┌──

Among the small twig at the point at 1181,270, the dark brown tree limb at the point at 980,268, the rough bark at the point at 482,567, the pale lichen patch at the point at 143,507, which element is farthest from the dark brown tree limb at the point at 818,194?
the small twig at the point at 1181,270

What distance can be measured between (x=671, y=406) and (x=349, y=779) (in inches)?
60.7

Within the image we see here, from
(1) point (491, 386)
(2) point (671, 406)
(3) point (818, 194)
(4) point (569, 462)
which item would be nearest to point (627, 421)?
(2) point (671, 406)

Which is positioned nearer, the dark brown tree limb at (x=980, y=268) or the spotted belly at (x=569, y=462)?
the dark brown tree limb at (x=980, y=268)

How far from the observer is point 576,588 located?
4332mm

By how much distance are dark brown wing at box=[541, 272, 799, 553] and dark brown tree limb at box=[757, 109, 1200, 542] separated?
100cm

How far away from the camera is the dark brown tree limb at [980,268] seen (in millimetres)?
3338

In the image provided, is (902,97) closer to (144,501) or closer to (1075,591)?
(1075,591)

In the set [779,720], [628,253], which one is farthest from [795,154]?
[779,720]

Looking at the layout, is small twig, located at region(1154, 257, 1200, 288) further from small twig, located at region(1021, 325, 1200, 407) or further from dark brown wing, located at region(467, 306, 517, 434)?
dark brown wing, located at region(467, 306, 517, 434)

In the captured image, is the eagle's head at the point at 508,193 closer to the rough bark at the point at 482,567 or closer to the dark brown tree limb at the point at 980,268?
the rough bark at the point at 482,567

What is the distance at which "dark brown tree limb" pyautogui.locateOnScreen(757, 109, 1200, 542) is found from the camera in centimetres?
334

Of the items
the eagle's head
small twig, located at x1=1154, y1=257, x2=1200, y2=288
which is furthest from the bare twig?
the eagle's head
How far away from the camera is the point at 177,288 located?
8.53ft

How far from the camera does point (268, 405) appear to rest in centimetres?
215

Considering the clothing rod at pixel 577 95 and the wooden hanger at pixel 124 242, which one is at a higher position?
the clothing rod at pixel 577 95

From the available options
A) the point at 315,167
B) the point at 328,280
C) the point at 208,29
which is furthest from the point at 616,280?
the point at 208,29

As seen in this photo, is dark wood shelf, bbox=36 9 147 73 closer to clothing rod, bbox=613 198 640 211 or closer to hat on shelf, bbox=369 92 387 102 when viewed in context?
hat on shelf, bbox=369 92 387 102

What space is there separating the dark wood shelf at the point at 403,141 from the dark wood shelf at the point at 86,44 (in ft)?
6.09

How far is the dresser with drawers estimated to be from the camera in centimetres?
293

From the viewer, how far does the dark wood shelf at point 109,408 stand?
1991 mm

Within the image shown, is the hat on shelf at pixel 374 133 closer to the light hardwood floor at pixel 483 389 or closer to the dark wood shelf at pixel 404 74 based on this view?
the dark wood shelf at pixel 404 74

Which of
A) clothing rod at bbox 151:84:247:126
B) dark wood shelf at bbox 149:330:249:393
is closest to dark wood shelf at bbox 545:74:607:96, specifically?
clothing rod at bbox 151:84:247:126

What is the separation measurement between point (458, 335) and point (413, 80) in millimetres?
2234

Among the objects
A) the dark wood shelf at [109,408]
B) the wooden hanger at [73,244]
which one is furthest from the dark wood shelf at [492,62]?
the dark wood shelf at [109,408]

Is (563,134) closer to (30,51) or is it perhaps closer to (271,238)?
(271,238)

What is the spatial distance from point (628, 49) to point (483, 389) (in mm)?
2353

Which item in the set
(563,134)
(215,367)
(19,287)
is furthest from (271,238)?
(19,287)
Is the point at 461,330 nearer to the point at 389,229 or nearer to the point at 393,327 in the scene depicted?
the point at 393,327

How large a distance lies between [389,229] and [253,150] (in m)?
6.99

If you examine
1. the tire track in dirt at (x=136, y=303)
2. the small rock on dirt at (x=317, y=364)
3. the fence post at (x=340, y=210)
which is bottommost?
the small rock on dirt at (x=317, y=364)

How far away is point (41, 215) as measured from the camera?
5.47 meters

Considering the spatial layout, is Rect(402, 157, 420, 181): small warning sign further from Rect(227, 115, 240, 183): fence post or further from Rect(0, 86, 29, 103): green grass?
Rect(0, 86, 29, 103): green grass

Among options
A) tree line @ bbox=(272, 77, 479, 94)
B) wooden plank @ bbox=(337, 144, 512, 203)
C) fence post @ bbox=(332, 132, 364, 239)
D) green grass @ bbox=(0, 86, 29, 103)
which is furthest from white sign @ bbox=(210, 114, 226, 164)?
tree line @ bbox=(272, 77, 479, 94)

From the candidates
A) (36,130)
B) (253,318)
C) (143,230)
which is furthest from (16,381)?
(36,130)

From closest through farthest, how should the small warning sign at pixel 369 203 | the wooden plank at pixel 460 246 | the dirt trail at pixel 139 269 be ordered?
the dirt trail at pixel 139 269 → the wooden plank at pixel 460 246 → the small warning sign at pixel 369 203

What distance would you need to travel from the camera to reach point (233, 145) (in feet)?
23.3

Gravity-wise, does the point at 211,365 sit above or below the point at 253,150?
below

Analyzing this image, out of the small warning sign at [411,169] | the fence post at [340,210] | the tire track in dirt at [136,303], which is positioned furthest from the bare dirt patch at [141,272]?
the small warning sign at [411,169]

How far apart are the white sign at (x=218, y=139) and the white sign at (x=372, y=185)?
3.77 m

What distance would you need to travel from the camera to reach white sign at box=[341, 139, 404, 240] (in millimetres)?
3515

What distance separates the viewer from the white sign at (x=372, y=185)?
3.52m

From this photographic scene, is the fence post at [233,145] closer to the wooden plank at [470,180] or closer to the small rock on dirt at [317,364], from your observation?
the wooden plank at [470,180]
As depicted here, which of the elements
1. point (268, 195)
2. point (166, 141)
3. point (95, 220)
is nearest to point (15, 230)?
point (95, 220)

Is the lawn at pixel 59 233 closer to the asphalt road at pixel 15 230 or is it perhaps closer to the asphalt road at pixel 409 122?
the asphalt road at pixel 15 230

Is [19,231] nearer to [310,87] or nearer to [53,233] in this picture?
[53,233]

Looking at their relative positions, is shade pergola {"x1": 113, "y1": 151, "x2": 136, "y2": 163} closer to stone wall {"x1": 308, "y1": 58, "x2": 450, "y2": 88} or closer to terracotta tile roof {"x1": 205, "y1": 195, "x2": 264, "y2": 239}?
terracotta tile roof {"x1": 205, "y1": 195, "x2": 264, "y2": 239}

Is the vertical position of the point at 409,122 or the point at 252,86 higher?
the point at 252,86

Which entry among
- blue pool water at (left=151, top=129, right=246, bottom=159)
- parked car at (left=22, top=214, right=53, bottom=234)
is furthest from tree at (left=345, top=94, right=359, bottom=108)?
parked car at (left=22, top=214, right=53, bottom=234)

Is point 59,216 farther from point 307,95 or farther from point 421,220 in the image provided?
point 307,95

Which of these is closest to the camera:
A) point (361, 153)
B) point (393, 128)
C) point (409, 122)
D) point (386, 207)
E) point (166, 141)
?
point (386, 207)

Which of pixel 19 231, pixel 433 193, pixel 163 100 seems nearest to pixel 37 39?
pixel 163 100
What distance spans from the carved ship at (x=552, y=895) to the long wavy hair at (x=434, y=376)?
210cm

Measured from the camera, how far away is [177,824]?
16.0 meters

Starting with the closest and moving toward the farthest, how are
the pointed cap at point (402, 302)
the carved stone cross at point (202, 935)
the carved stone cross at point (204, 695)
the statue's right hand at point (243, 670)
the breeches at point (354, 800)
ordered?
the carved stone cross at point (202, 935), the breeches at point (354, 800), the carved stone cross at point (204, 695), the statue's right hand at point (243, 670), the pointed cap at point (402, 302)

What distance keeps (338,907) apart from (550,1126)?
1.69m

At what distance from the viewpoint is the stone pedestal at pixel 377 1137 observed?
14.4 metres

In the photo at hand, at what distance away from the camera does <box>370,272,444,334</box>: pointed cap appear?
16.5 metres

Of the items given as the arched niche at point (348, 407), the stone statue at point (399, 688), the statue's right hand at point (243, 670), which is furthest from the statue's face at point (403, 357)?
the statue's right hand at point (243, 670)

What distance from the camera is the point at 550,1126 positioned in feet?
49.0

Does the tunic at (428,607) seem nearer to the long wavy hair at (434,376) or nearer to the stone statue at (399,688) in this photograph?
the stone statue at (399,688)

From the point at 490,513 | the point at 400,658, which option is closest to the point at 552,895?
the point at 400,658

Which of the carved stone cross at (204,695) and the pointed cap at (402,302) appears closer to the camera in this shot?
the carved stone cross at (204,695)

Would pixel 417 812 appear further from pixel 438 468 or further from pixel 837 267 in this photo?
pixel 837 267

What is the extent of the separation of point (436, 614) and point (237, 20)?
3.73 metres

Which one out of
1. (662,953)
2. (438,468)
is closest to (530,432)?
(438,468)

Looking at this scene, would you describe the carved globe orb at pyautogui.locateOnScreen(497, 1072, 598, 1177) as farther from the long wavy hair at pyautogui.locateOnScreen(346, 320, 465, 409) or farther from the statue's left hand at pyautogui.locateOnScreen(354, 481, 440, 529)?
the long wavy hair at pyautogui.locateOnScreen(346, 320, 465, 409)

└──

Reproduce word for word the part of the entries that opens with the line containing "Looking at this" and runs through the end of the entries, including both of those ends.

# Exercise answer
Looking at this scene, would you describe the carved globe orb at pyautogui.locateOnScreen(497, 1072, 598, 1177) as farther from the long wavy hair at pyautogui.locateOnScreen(346, 320, 465, 409) or farther from the statue's left hand at pyautogui.locateOnScreen(354, 481, 440, 529)?
the long wavy hair at pyautogui.locateOnScreen(346, 320, 465, 409)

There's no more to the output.